▸ Text shown:

*** Block opens ***

Then came political debating clubs and campaign activism; voters’ district meetings, whose task was to nominate candidates for the First Congress of People’s Deputies, lasted all through the night.

Never before in the Russian history had there been such a sense of national unity; the intellectuals rallied together with the masses, newly elected people’s deputies were part and parcel of those who had elected them. The people of Russia wanted to make a difference and believed that they could. What’s most amazing, they did make a difference: It was this public energy and cohesion that put an end to the Communist rule.

Of course, what Russia had in late 1980’s and very early 1990’s wasn’t institutionalized democracy – it was revolutionary excitement. Likewise, the congress of People’s deputies was not a legislative institution - it was a nationwide public forum.

This revolutionary euphoria of course couldn’t last very long.

It was expected that somehow institutions and a political system would emerge out of this sea of revolutionary animation. These expectations didn’t quite come true.

Today the alienation between state and society is close to that of the Soviet days, even though there’s nothing like the Soviet oppression. The political life is reduced to a mere formality. The society itself is deeply fragmented and apathetic.

This change of attitude is well reflected in polling numbers. In a survey taken by VTsIOM [All-Russia Center for the Study of Public Opinion] polling agency back in 1991 right after the coup, 57 percent of the people thought public resistance was the main factor that prevented the coup-plotters from winning. Ten years later only 20 percent thought this was a major factor. As many as 30 percent found it hard to say. Back in 1991 only 7 percent were in quandary over what was the main reason of the coup failure.

*** Block closes ***

▸ Data for review:
*** Block opens ***

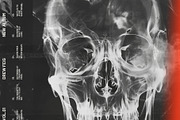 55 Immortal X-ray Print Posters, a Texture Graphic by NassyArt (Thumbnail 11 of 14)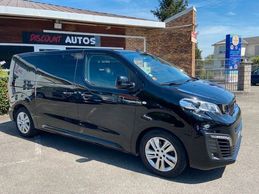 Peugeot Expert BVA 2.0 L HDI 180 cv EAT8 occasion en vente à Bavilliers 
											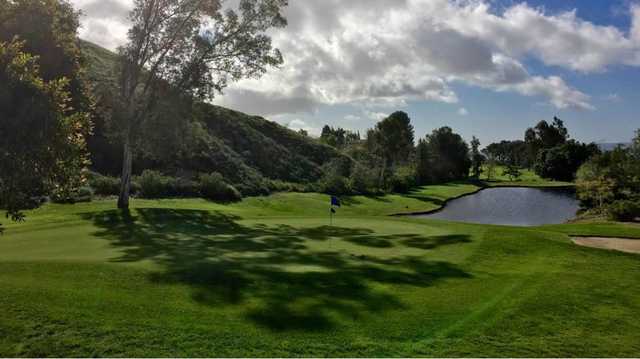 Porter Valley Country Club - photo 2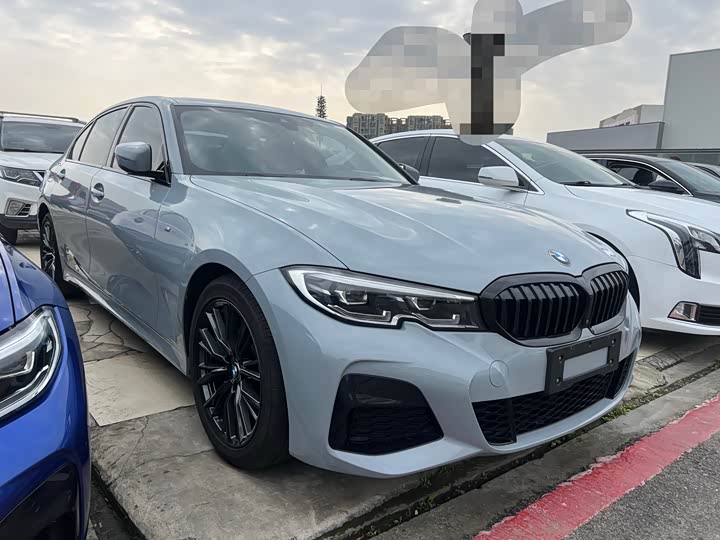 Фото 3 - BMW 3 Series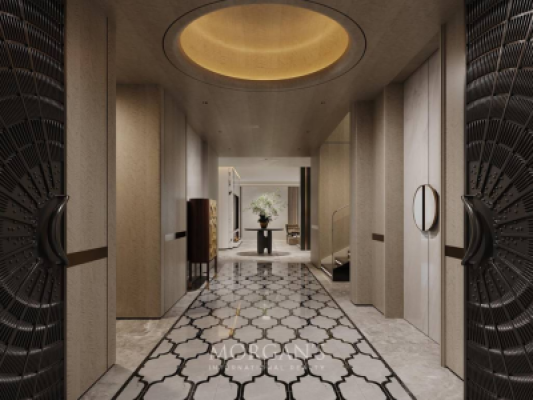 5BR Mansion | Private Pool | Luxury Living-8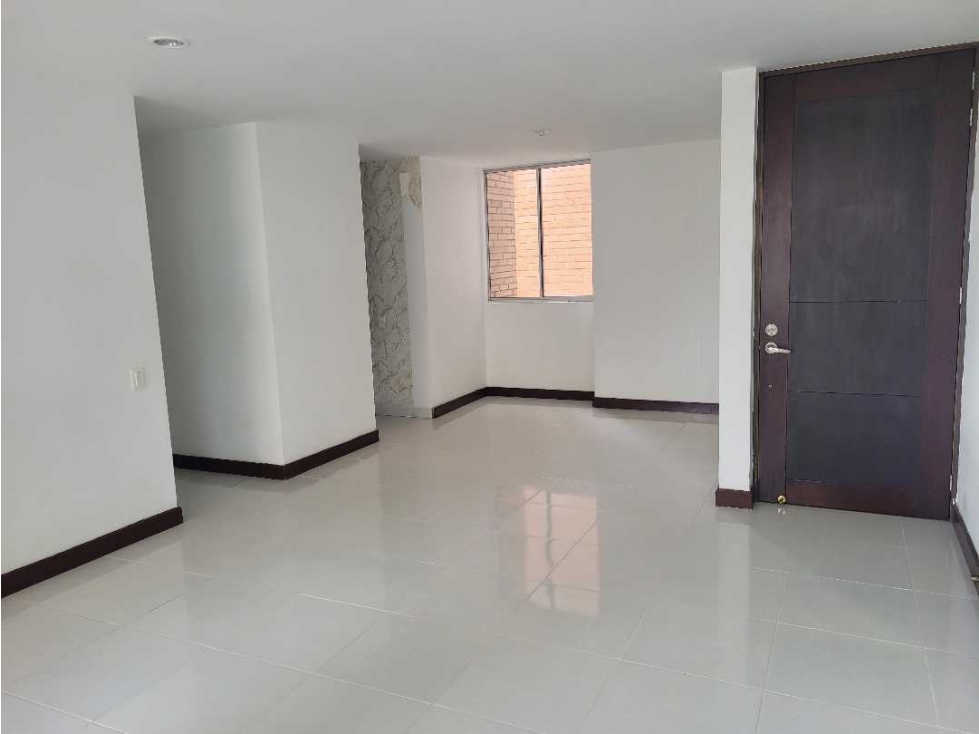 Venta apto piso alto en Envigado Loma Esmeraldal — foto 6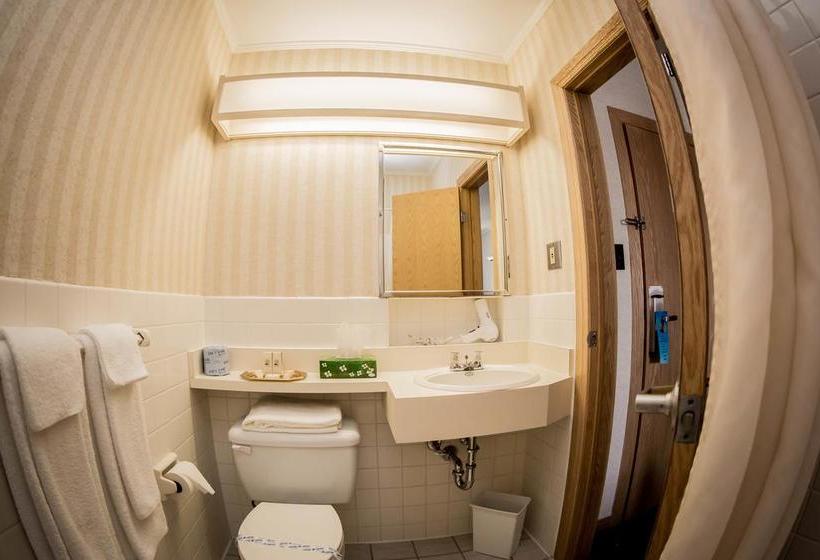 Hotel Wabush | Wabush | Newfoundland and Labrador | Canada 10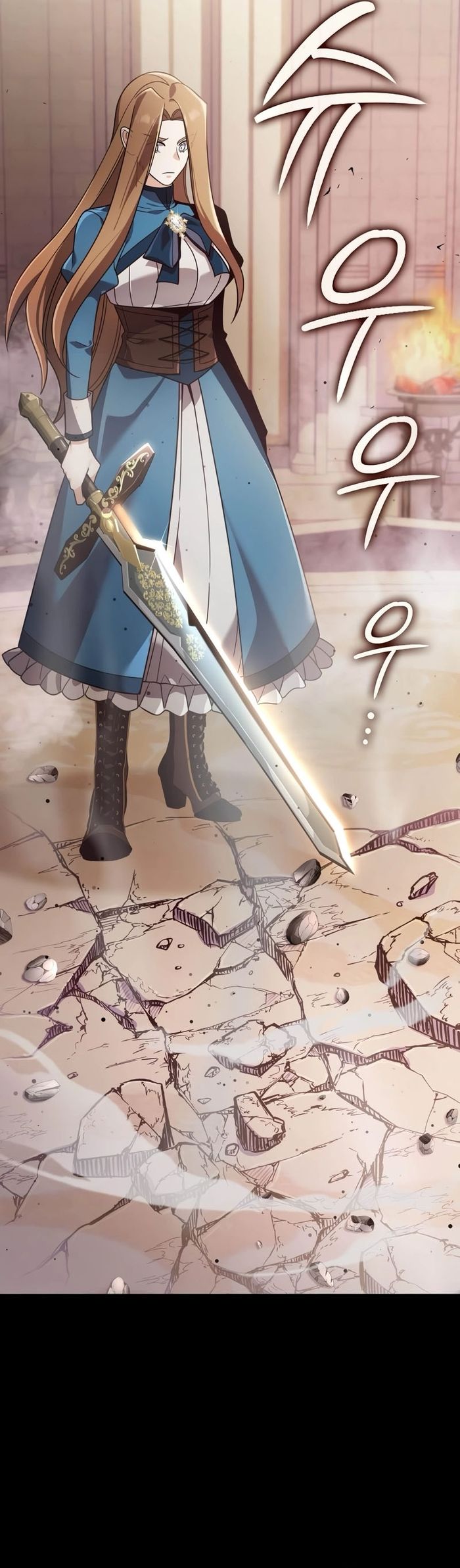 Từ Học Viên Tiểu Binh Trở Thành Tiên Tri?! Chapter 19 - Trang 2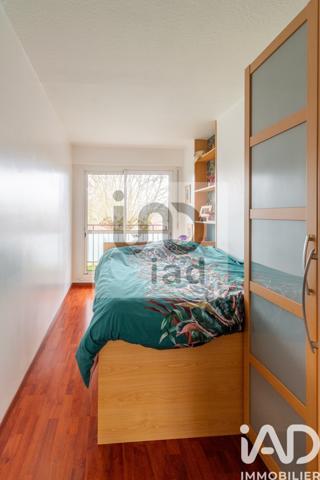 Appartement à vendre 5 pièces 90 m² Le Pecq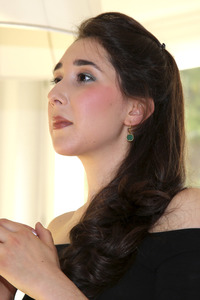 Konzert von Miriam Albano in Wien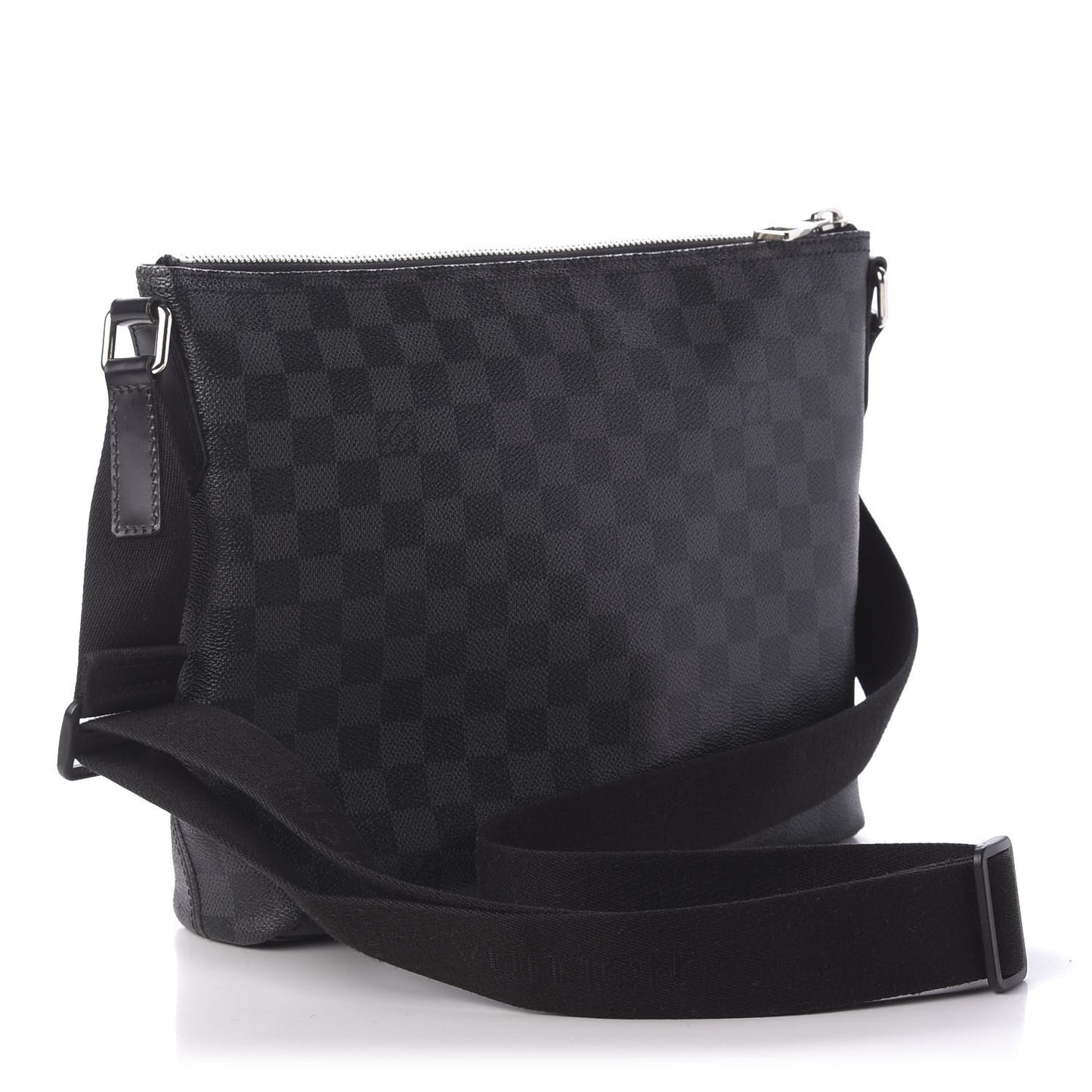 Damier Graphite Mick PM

*** Block closes ***

Carry on the text on Russian public activism and its decline, starting right after its last sentence. The items above are separate material and have no connection to the text on Russian public activism and its decline.

Today’s Russian state no longer treats its citizens as a flock that needs instruction and preaching. In fact, the state generally ignores the citizens – it is in no way accountable to the public, nor does it care to explain what it is actually doing over there, inside the Kremlin.

Here are two examples. President Vladimir V. Putin dumped his Prime Minister [Mikhail Kasyanov] a couple weeks before the presidential election without giving any reason as to why he actually did it. According to the polls, the public had no idea why the PM had been dumped. Yet, this does not seem to bother either the government or the people. Analysts may offer sophisticated theories that involve political intrigue, conspiracies, intricate plots and far-reaching consequences, but the audience of these analyses is basically confined to the so-called analytical community itself.

Or take pension reform. Plans for this reform were announced. Then the reform plan was all but scrapped before the people could figure out how they would support themselves in the old age. It would seem one’s retirement plan is a matter of high importance to any person. Yet, there is no sign that pension reform has become an important policy theme of broad public interest. Actually, it’s hard to think of anything in Russia today that would constitute an important public policy theme.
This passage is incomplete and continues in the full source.